Background
Pierre Caliste Landry was born into slavery in 1841 on the Prevost sugar cane plantation in Ascension Parish, the son of Marcelite Prevost, a slave and cook, and Roseman Landry, a white laborer. He was likely purchased as the property of Louis Amedée Bringier, who was born on and had inherited the Hermitage Plantation in Ascension Parish (other Bringier plantations were located in Street James Parish).
Education
Landry was educated in the plantation"s primary and technical schools.
Career
He is best remembered for being elected in 1868 as mayor of Donaldsonville, making him the first African American to be elected mayor in the United States. The plantation had one of the largest slave populations devoted to sugar cultivation in the state. Landry was sold at auction, at age 13, to the Bringier family, which owned 35,000 acres on various plantations.
He was also tutored by the ministers West.D. Goodman and A.L. Atkinson.
By the end of the Civil War, Landry had married. He moved with his family to Donaldsonville, which became known for having the third-largest black community in the state.
In the postwar years, many freedmen were migrating from rural areas to towns in order to establish their own communities, trades, and businesses independent of white supervision. They also found more safety in their own communities.
He served as an elected judge, superintendent of schools, tax collector, president of the police jury, parish school board member, postmaster, and as justice of the peace.

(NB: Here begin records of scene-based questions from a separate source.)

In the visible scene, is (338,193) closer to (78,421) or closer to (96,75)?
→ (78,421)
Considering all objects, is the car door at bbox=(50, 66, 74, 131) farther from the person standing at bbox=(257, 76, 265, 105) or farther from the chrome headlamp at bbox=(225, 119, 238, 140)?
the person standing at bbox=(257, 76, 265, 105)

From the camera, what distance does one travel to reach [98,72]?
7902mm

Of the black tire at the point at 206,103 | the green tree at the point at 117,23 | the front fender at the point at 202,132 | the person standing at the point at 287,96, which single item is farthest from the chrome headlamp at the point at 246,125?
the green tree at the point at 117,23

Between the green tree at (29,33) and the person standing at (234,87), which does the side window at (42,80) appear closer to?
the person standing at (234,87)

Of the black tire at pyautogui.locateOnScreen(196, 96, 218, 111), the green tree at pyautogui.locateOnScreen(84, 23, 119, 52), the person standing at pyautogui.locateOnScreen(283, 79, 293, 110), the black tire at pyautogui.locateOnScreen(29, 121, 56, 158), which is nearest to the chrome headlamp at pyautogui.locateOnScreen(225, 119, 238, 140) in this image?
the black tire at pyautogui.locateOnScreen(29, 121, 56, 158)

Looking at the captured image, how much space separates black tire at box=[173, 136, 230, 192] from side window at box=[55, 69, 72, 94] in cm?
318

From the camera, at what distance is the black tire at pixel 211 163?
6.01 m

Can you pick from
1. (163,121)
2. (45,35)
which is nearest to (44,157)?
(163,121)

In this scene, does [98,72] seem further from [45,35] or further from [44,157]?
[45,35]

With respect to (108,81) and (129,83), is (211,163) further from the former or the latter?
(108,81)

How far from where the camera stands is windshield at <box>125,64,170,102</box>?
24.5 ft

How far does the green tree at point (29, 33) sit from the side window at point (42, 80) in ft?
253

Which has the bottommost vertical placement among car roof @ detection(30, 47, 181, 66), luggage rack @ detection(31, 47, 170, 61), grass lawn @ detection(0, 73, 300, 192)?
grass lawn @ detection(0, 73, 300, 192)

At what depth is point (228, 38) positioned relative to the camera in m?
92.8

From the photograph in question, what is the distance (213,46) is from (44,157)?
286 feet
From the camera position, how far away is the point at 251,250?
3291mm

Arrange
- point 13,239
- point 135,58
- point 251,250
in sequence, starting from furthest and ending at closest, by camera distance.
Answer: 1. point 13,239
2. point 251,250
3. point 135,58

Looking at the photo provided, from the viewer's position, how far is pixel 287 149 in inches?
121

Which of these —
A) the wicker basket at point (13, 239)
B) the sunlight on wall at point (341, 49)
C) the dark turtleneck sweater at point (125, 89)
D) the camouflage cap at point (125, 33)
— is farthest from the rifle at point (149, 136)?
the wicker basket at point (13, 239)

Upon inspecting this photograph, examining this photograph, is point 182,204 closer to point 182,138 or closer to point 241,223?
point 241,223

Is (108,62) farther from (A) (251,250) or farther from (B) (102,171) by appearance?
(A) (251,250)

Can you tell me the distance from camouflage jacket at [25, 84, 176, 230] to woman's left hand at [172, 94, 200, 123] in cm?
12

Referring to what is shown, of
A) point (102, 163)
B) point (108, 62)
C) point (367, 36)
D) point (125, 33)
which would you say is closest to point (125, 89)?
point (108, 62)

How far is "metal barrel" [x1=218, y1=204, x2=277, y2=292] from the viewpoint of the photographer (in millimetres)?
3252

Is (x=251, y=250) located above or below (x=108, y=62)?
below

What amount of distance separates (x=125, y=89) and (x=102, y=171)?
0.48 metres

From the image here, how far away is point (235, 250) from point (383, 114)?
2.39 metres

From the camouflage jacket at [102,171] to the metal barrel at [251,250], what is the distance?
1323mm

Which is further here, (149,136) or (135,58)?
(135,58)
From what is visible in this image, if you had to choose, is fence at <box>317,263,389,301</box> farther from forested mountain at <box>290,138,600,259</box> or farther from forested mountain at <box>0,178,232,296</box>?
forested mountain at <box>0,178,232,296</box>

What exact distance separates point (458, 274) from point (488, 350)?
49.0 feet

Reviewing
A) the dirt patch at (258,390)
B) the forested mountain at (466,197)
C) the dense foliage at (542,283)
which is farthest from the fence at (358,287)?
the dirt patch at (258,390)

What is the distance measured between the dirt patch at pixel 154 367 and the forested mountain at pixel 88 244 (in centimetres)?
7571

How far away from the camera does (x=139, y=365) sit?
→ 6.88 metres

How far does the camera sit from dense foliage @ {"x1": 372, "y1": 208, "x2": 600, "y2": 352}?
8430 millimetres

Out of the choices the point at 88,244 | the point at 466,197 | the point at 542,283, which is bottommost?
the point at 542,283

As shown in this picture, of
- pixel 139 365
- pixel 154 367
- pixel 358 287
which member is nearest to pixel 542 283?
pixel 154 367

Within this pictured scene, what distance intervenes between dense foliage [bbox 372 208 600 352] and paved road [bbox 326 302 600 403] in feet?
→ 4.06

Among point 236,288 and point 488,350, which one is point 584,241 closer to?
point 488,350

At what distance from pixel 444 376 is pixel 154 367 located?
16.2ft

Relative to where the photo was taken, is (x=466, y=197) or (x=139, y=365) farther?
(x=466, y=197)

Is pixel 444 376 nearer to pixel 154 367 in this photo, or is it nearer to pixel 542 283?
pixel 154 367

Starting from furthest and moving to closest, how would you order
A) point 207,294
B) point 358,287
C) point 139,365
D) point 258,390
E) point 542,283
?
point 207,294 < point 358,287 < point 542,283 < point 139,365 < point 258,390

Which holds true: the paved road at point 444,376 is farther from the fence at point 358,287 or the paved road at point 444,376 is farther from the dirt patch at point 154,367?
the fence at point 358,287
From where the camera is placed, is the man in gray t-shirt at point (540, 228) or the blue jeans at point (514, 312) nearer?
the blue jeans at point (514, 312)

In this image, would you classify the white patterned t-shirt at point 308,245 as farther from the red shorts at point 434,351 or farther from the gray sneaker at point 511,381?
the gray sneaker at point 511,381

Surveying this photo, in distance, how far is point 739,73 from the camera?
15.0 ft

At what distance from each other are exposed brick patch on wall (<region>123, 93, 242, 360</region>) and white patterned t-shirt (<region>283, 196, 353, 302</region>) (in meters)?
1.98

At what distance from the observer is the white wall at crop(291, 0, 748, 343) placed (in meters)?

He became influential in the Republican Party, establishing the Black Republicans faction and winning election to the Louisiana House of Representatives in 1872 by a large margin. His bill was passed to establish New Orleans University, which became the third Black private college in Louisiana. In 1874, Landry was elected to the Louisiana State Senate, serving until 1880.
The Reconstruction legislature authorized public education for the first time and established a funding mechanism.
lieutenant also supported a variety of public welfare institutions. In 1878 Landry was called as minister of Saint Peter"s Church.
He became more involved in church affairs, and was elected presiding elder of the Baton Rouge District in 1881. Four years later, he was elected presiding elder of the Shreveport District, where he had moved.
He regularly attended the annual conferences of the church, and in 1891 was elected to its highest position, as a Presiding Elder of the South New Orleans District.